Both Adam and Mr. Irwine are in similar predicaments in Chapter 39. The hardest thing for both men is the necessity of admitting someone they have idealized has fallen far off the mark. Even their language upon being let down is the same. The rector says, "No Adam, no—don't say it, for God's sake!" when he first realizes he must hear of Arthur Donnithorne's wrongdoing. When Adam hears Hetty is on trial for child murder, he cries, "It can't be! ... Who says it?" Neither wants to blame the person he loves for their actions. Mr. Irwine blames himself for being too "fastidious about intruding on another man's secrets ... it was cruel to think how thin a film had shut out rescue from all this guilt and misery." He thinks that if he had prodded Arthur into confessing his early flirtation with Hetty, he could have talked him out of the rest. But, in fact, the rector did give Arthur the opportunity to come clean, and if he had really wanted to avoid the affair and been stronger and more mature, he would have confessed to his old mentor.

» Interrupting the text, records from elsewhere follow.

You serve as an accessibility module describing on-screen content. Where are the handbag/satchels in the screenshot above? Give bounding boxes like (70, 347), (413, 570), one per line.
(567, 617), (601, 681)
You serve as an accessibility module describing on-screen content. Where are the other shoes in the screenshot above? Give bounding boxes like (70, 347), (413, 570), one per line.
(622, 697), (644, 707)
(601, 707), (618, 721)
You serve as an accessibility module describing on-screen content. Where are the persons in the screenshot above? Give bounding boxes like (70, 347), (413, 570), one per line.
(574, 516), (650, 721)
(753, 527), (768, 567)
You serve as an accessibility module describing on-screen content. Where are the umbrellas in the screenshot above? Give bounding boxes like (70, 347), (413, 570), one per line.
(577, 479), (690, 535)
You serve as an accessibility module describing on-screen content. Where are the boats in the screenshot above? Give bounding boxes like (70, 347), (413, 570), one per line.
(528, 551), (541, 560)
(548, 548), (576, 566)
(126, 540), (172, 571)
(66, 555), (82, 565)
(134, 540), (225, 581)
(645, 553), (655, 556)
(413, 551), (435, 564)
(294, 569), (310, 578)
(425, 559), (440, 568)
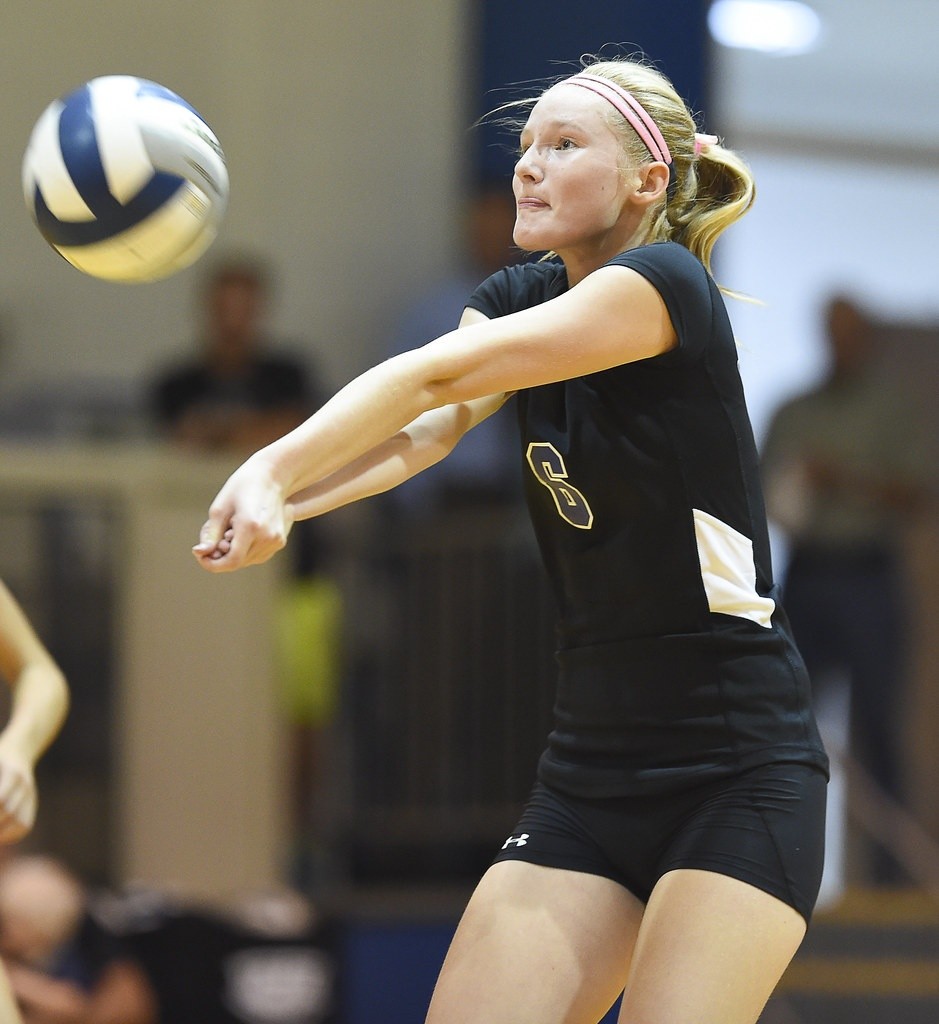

Adam, for his part, blames Captain Donnithorne for Hetty's crime. "Let 'em put him on trial. ... Is he to go free, while they lay all the punishment on her ... so weak and so young?" Adam now has vengeance in his heart, and for this reason the rector convinces him to ride with him to Stoniton so he can avoid running into Arthur, who is on his way back from Ireland, having been summoned by his dying grandfather.
Mr. Irwine shows his ability to minister to the brokenhearted in their time of crisis. He returns to Stoniton to see Hetty and then visits Adam and Bartle, again counseling Adam to avoid keeping a vengeful heart. Mr. Irwine delivers a key point of the novel, which is that no one can judge with certainty the degree to which a person is responsible for a bad act, since those who have not committed the act are always looking at a partial view. Further, an evil act affects a large number of people, not just the person who commits the act—and not just the person who may be its target. "The evil consequences that may lie folded in a single act of self indulgence, is a thought so awful that it ought surely to awaken some feeling less presumptuous than a rash desire to punish," Mr. Irwine says. This idea of interconnection—the web in which all human beings are enmeshed—is a recurring theme in Eliot's novels following Adam Bede. In Middlemarch, for example, the web of interconnection becomes a central metaphor. Eliot insists a widening of imaginative sympathy to comprehend the plight of others produces wisdom and compassion.